Generally speaking, the Supreme Court is trying to do what's right for our court system. To have laws interpreted consistently over time, and across the country.
The goal is to be consistent over time but it must also still maintain a reactionary posture to the cases brought before it. When there is a difference in opinion between earlier and later jurisprudence, later jurisprudence takes precedent and to be blunt, sometimes earlier courts get it wrong and later courts recognize this.
> A few years ago, the 4th Amendment protected a woman's right to privacy and therefore Abortion.
Due process clause of the 14th amendment actually was the citation under the portions of Roe v Wade not overturned by Planned Parenthood v Casey prior to them both being overturned in Dobbs. The due process clause is often used to read into law from the bench things which are not written into law by Congress or the States under the doctrine of substantive due process, and the issue with that doctrine comes down to: if Congress didn’t say it, and the States didn’t agree to it (Constitution), then is it really actually Federal law? So far the answer seems to be: temporarily yes, and on shaky ground until either Congress addresses it or a future court does. That a court can overturn its own precedents is why if we wish for them to stick, you write them into statute.

Given task -
Answer from the passage on Supreme Court precedent:
(a) When earlier and later jurisprudence differ in opinion, which one takes precedent?
(b) Which clause of which amendment does the passage name as the citation for the parts of Roe v Wade that Planned Parenthood v Casey did not overturn?
(c) What does the passage say to do if we wish for precedents to stick?

Information given -
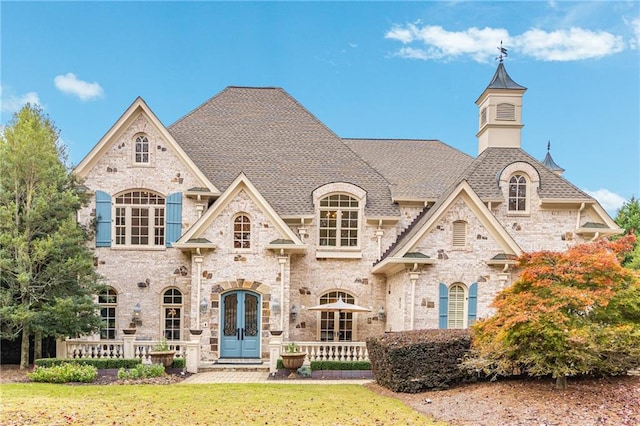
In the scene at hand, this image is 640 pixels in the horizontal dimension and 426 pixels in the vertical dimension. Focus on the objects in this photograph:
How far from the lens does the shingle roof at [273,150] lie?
23375 mm

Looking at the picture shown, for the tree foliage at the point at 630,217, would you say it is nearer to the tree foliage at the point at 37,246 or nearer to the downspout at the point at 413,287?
the downspout at the point at 413,287

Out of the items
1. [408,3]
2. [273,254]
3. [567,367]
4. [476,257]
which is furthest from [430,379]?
[408,3]

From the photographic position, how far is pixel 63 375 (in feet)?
54.1

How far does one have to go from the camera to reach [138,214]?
22.2 meters

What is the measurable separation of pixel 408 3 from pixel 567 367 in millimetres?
12241

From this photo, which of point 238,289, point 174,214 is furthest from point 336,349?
Answer: point 174,214

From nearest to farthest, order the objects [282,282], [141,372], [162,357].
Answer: [141,372] < [162,357] < [282,282]

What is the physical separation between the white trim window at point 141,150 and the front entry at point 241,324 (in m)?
6.13

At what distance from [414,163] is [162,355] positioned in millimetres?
14170

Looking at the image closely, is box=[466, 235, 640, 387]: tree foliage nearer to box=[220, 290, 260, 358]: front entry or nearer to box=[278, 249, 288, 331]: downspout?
box=[278, 249, 288, 331]: downspout

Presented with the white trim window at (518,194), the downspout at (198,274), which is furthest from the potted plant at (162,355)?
the white trim window at (518,194)

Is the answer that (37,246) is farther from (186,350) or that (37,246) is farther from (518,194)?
(518,194)

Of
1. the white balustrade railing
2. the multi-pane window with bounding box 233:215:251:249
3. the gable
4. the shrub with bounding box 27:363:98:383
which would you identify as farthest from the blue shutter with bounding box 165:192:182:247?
the shrub with bounding box 27:363:98:383

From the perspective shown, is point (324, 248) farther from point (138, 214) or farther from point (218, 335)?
point (138, 214)
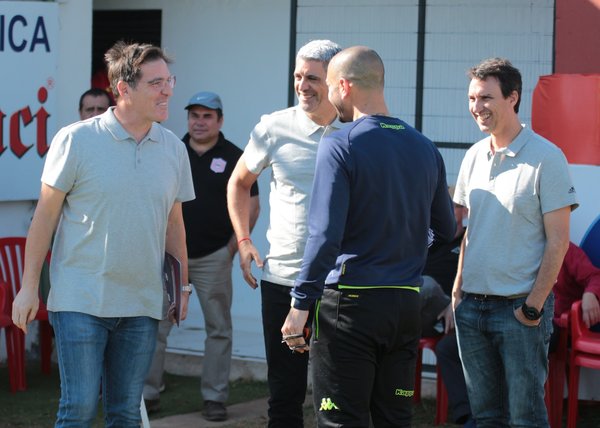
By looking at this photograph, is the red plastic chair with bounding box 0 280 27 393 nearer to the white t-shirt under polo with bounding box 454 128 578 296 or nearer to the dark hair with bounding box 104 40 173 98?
the dark hair with bounding box 104 40 173 98

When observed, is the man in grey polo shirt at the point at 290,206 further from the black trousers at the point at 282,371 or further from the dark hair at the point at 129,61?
the dark hair at the point at 129,61

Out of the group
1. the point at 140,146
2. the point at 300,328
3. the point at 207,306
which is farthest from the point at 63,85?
the point at 300,328

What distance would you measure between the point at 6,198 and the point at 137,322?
365 cm

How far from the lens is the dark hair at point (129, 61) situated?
4.30 meters

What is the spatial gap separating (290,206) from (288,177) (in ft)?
0.42

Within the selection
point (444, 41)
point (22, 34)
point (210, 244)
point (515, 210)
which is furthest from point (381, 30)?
point (515, 210)

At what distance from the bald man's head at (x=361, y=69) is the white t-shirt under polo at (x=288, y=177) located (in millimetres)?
862

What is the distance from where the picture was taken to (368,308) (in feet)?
13.2

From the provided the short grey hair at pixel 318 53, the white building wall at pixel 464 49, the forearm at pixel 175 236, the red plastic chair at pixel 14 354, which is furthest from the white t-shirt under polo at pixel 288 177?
the white building wall at pixel 464 49

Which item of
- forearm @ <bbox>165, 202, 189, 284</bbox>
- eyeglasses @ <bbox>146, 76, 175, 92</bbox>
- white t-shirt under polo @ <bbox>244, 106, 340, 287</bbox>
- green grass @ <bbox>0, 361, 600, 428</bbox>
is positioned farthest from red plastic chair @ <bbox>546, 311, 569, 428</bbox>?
eyeglasses @ <bbox>146, 76, 175, 92</bbox>

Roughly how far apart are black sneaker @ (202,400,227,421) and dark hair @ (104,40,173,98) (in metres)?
2.76

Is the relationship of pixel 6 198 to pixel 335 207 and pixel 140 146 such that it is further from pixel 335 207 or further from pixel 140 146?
pixel 335 207

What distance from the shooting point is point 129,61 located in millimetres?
4309

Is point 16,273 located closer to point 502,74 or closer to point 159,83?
point 159,83
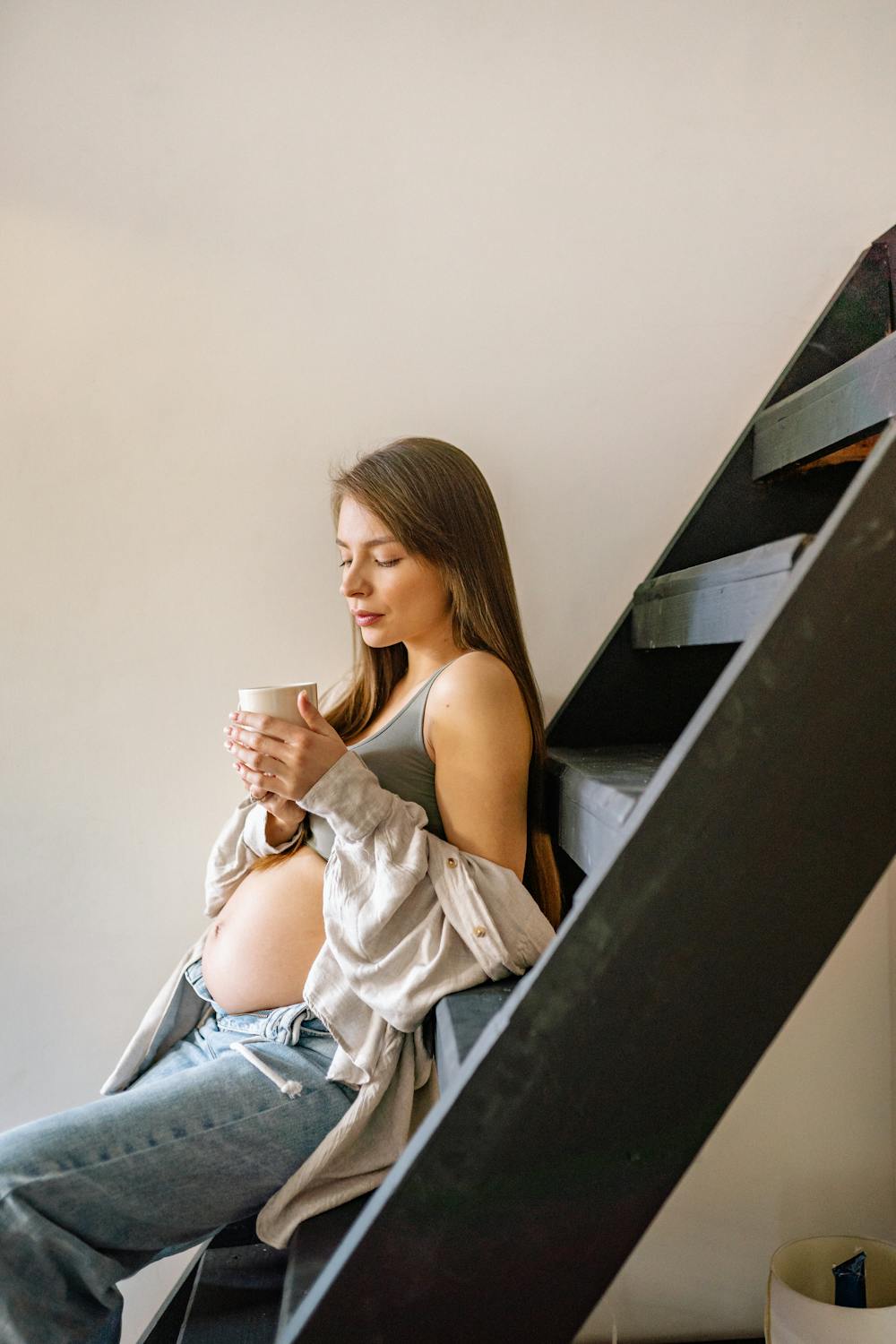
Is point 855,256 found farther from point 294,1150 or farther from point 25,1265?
point 25,1265

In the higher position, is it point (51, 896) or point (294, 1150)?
point (51, 896)

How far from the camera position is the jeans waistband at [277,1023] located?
117cm

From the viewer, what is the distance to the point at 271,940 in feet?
4.15

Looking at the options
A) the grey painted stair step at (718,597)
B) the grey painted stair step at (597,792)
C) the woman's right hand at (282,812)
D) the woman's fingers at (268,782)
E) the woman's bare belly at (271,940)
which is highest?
the grey painted stair step at (718,597)

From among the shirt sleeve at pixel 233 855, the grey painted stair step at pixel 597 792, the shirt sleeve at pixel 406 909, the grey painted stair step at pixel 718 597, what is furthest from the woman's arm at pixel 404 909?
the grey painted stair step at pixel 718 597

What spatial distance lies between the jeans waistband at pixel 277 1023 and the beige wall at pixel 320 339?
0.99 ft

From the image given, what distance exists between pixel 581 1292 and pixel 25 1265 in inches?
24.7

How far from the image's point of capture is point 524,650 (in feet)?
4.59

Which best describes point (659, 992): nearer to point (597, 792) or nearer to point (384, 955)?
point (597, 792)

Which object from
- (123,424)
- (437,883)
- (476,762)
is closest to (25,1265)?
(437,883)

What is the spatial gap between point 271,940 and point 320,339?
2.97 feet

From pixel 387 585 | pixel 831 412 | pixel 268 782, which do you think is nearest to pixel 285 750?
pixel 268 782

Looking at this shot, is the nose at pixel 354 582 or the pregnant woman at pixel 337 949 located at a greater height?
the nose at pixel 354 582

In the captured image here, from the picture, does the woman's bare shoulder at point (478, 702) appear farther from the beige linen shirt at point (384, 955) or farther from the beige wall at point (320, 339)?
the beige wall at point (320, 339)
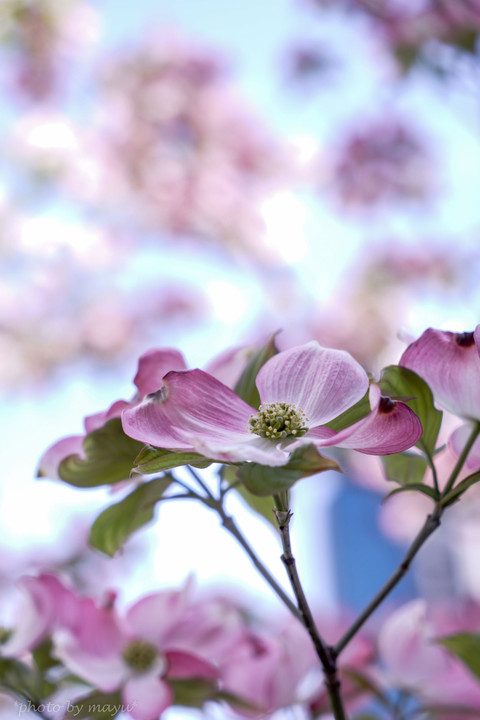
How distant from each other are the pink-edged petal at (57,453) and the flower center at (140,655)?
0.14 m

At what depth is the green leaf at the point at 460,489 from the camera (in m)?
0.30

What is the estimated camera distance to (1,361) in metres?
3.92

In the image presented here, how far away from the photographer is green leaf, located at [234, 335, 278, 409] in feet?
1.11

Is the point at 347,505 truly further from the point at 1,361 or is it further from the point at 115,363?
the point at 1,361

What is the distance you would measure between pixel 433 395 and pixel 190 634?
25cm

Final result -
(a) Later jurisprudence.
(b) The due process clause of the 14th Amendment.
(c) Write them into statute.